SET PROBLEM
Locate the line that contains "Which do you". Print it and each following line through the end of the listing, verbatim, and nothing more.

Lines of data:
-- START --
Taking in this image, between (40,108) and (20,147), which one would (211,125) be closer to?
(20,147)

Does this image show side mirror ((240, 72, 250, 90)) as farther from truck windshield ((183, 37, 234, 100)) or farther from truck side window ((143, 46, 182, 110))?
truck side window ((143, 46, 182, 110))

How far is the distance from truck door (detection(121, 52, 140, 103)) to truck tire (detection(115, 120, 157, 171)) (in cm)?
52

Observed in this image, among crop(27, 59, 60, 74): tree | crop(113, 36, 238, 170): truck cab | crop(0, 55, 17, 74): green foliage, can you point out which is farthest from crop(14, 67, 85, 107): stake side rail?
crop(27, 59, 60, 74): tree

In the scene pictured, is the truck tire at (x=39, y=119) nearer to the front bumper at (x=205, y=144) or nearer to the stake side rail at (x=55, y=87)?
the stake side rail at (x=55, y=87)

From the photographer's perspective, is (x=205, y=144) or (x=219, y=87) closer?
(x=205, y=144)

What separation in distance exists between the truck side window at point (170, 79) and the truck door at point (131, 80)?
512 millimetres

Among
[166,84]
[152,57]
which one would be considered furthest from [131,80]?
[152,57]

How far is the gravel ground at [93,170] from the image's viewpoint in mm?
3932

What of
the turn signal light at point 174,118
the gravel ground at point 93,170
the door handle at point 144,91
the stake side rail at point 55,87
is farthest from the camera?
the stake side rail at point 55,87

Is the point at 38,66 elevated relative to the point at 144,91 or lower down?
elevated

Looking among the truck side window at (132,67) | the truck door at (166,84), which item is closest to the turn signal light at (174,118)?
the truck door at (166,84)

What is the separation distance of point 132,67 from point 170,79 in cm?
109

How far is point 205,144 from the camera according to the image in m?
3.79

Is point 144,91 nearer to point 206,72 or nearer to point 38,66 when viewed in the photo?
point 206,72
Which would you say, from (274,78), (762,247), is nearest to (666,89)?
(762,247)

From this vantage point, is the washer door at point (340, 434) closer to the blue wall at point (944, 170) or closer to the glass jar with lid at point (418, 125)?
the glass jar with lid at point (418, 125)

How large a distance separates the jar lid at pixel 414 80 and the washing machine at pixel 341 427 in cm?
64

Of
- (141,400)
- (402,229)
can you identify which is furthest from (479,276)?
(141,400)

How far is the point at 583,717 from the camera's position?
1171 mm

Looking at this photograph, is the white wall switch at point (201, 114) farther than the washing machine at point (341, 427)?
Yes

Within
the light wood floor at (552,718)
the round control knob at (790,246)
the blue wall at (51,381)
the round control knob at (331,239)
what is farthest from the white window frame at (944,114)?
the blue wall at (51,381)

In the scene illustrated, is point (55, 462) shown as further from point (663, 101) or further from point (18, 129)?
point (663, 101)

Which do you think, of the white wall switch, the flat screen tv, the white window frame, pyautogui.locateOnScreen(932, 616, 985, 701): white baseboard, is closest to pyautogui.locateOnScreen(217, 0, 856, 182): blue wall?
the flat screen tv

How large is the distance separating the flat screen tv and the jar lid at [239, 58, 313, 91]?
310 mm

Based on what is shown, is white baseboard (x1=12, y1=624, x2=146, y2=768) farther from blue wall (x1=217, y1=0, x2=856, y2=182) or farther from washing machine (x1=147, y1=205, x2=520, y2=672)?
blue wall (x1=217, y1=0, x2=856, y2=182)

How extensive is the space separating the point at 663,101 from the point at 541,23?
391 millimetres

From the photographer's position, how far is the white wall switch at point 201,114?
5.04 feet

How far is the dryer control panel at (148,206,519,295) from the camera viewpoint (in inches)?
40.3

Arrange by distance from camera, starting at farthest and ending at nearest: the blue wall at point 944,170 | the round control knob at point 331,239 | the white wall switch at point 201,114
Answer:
-- END --
RESPONSE
Which do you think, of the white wall switch, the flat screen tv, the white window frame, pyautogui.locateOnScreen(932, 616, 985, 701): white baseboard, is closest to pyautogui.locateOnScreen(217, 0, 856, 182): blue wall?
the flat screen tv

How large is the distance separating the flat screen tv and the jar lid at [239, 58, 313, 91]?
310 mm

Based on what is shown, is white baseboard (x1=12, y1=624, x2=146, y2=768) farther from blue wall (x1=217, y1=0, x2=856, y2=182) or farther from washing machine (x1=147, y1=205, x2=520, y2=672)?
blue wall (x1=217, y1=0, x2=856, y2=182)

How extensive is the space separating the point at 663,101 from the point at 541,23?
391 millimetres

From the photographer's position, how far is the white wall switch at point 201,114?
5.04 feet

How far is the dryer control panel at (148,206,519,295) from the camera viewpoint (in inches)?
40.3

Arrange by distance from camera, starting at farthest and ending at nearest: the blue wall at point 944,170 | the round control knob at point 331,239 | the white wall switch at point 201,114
Answer:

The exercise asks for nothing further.